— Begin Record extracts —

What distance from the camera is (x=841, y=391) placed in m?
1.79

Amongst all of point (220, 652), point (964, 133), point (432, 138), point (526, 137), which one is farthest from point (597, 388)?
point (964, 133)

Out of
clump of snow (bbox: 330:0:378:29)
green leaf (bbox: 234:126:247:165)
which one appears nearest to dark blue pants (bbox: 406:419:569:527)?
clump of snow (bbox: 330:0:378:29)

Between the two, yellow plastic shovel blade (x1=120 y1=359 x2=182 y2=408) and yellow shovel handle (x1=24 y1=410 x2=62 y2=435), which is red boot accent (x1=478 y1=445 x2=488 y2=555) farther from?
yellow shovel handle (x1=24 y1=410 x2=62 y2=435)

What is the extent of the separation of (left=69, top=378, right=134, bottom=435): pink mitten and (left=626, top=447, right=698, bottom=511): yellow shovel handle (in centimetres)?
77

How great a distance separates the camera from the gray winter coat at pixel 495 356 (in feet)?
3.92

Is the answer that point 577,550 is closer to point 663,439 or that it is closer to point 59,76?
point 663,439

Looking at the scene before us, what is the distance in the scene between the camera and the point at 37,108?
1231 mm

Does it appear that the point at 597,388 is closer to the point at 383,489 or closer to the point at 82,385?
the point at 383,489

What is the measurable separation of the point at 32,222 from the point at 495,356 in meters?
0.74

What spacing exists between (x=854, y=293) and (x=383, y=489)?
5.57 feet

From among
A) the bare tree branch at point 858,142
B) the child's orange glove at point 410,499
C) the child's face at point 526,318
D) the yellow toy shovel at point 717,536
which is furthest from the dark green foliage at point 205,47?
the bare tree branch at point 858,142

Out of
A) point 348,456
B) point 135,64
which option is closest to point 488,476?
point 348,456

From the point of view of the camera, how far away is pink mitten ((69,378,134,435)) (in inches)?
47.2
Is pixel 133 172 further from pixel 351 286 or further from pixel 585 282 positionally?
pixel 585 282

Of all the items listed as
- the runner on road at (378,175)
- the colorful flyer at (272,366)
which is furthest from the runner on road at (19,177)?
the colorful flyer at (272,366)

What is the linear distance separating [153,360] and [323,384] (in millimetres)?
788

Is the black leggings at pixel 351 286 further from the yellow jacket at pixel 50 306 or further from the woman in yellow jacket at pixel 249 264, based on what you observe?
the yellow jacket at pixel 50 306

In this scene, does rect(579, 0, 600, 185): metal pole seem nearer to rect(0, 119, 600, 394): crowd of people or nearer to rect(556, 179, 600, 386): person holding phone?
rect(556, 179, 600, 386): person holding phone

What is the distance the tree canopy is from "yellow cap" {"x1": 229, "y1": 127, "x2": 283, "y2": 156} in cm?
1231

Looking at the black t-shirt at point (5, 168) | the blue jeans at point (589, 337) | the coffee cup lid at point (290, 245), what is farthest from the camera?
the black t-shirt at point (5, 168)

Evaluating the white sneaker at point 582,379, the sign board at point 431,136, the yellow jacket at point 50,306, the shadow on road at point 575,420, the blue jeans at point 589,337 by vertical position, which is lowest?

— End Record extracts —
— Begin Record extracts —

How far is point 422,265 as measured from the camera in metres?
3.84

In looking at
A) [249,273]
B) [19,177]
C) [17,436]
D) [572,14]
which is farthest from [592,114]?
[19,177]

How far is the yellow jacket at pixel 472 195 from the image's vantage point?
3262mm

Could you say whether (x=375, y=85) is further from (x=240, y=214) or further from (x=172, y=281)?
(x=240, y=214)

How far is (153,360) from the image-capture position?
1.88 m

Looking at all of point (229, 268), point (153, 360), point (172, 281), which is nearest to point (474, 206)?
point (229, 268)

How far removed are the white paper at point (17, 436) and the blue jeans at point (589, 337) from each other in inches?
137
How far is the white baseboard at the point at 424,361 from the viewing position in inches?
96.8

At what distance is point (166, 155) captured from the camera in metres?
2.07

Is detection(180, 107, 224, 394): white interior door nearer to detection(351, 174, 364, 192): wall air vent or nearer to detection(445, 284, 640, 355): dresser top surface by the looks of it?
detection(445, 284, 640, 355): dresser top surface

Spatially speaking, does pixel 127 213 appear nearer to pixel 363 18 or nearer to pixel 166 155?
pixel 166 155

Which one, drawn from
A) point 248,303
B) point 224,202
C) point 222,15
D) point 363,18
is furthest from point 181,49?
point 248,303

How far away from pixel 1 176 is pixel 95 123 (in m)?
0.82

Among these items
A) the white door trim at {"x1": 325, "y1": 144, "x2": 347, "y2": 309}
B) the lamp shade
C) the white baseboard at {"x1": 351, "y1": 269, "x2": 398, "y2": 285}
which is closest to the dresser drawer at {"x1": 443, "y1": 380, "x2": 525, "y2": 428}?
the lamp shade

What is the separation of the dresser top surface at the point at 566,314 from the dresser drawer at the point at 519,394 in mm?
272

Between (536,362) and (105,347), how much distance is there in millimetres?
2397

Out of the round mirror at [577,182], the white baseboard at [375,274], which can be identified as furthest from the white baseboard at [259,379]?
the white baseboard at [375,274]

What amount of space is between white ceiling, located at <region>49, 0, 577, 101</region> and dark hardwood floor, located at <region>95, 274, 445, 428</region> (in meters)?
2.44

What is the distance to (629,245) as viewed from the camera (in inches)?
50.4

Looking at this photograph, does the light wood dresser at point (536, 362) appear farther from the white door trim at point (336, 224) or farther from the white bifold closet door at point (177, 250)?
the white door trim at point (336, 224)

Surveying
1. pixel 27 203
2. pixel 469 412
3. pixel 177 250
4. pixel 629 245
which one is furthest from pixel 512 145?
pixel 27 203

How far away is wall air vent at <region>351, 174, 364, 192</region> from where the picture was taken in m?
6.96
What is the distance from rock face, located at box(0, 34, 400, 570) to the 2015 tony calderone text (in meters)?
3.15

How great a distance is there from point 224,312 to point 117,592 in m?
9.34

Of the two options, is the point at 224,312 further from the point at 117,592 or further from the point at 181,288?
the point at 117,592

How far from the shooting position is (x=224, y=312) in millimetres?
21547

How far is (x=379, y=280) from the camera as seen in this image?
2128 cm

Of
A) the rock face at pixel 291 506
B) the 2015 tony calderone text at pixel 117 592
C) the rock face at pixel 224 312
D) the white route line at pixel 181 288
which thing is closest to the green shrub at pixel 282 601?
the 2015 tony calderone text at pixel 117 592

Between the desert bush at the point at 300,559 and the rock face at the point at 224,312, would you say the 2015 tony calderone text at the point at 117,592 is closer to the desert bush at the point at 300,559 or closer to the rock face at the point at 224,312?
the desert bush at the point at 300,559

— End Record extracts —

Swap "blue jeans" for "denim jeans" in the lines from the one with "Looking at the black" to the one with "Evaluating the white", and return only those lines with nothing else changed.

> _Answer to this exercise_:
Looking at the black t-shirt at point (5, 168) | the denim jeans at point (589, 337) | the coffee cup lid at point (290, 245), what is farthest from the camera?
the black t-shirt at point (5, 168)

Evaluating the white sneaker at point 582,379, the sign board at point 431,136, the yellow jacket at point 50,306, the shadow on road at point 575,420, the denim jeans at point 589,337 by vertical position, which is lowest?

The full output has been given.